Made this for large brunch. It was absolutely wonderful. I could not find curing salt and was told by butcher that I could use salt without iodine which I did with success. Will make this recipe again and again and have already shared the recipe. Thanks
Hubby is a big grill/smoker kind of guy. He has tried several tasso recipes and this is by far the best!! He makes his own tasso to use in several Cajun recipes that call for tasso as it isn’t something we can find in the stores here in WV. The meat is tender and flavorful. Use the bones to cook your favorite greens in….yum!!
this was wonderful, but tasted slightly on the salty side.
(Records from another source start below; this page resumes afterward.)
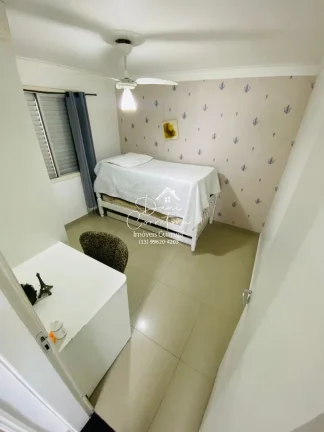 Imagem COBERTURA Residencial em GUARUJÁ - SP, ENSEADA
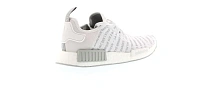 Фото № 5 с приближением к товару «‎adidas NMD R1 Whiteout»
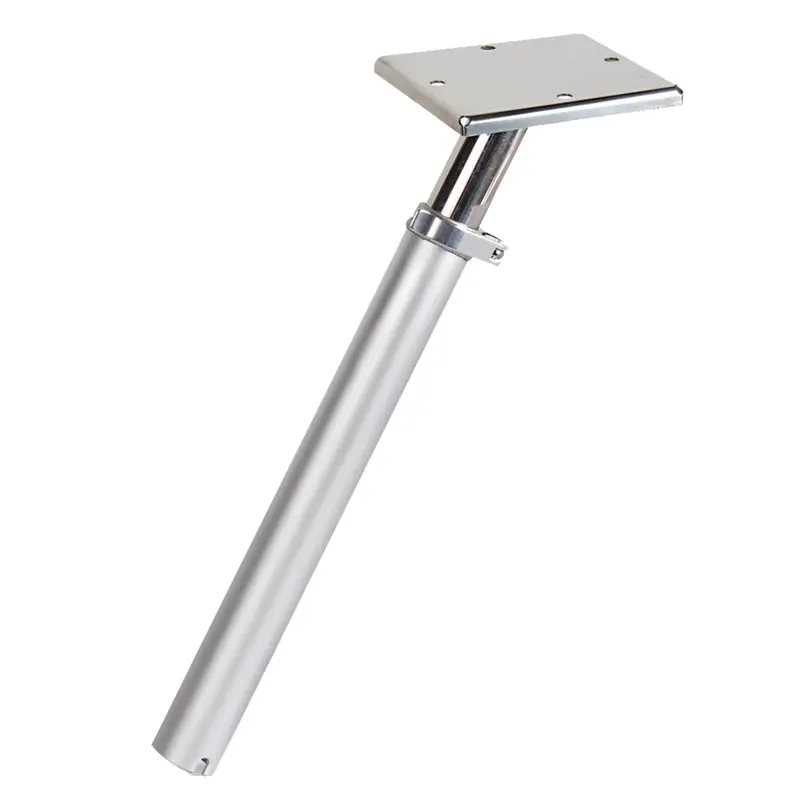 Kuuma 60° Rod Holder Mount – Designed For Grill Integration (Model 58180) 1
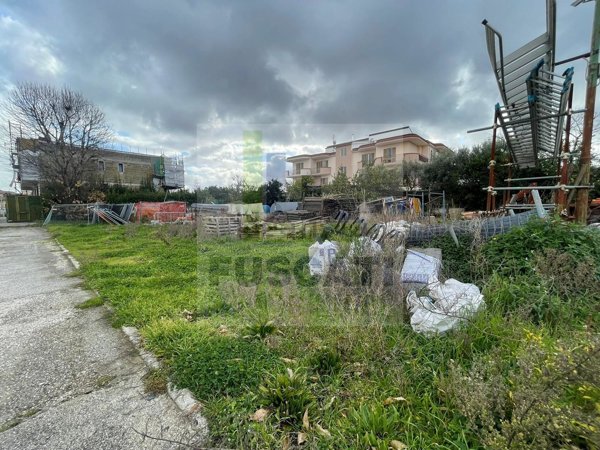 capannone in vendita a Mugnano di Napoli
The meat was tender and juicy and made great sandwiches.
I smoked a five pound blade in shoulder roast last weekend. It took less than 4 hours to get the internal temperature to 160 degrees. I pulled it off of the smoker and it was the best, juiciest ham I’ve ever had. Tasso is traditionally smoked until it is so dry and concentrated that it’s rarely eaten by itself. I was able to get Morton meat cure at our grocery near the salt. I wasn’t able to find smoked paprika, so I added plain. And I used Mrs. Butterworth’s maple flavored syrup instead of honey. My family loves it!